--- start Provided entries ---

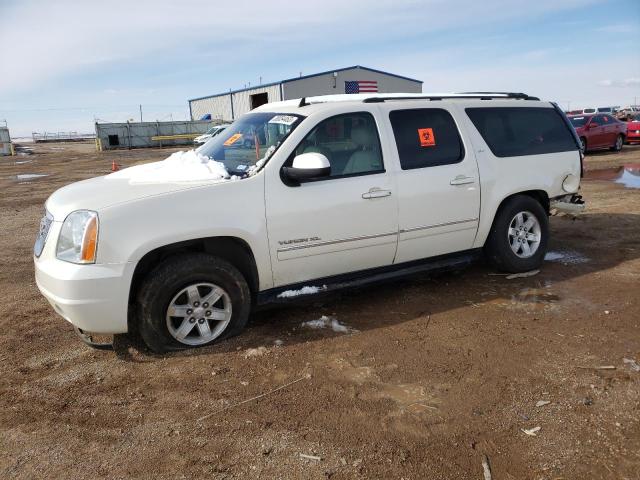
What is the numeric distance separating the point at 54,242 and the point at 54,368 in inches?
38.0

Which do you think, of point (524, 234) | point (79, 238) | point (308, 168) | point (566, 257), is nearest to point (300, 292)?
point (308, 168)

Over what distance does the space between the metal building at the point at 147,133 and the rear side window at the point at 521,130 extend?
41.0 m

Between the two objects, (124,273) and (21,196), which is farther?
(21,196)

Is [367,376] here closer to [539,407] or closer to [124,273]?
[539,407]

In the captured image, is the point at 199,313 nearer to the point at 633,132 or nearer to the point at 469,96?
the point at 469,96

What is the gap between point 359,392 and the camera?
3348mm

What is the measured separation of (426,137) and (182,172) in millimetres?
2252

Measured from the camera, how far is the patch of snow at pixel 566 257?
19.9 feet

--- end Provided entries ---

__Given exercise__
Lay out the records above as a two-column CSV with the columns "question" and "answer", one row per record, each value in a single quoted field with line breaks replaced by spaces. Leave the pictures out.

__Complete response__
question,answer
"What is the numeric distance separating the point at 54,242 and the point at 54,368 in inches?","38.0"
"Which do you think, of point (524, 234) | point (79, 238) | point (308, 168) | point (566, 257), is nearest to point (300, 292)?","point (308, 168)"
"Over what distance does the space between the metal building at the point at 147,133 and the rear side window at the point at 521,130 extend?","41.0 m"
"Between the two objects, (124,273) and (21,196), which is farther?","(21,196)"
"Is [367,376] here closer to [539,407] or closer to [124,273]?","[539,407]"
"In the captured image, is the point at 199,313 nearer to the point at 633,132 or nearer to the point at 469,96?","the point at 469,96"
"What is the gap between point 359,392 and the camera?","3348mm"
"What is the measured separation of (426,137) and (182,172) in millimetres?","2252"
"Measured from the camera, how far is the patch of snow at pixel 566 257?","19.9 feet"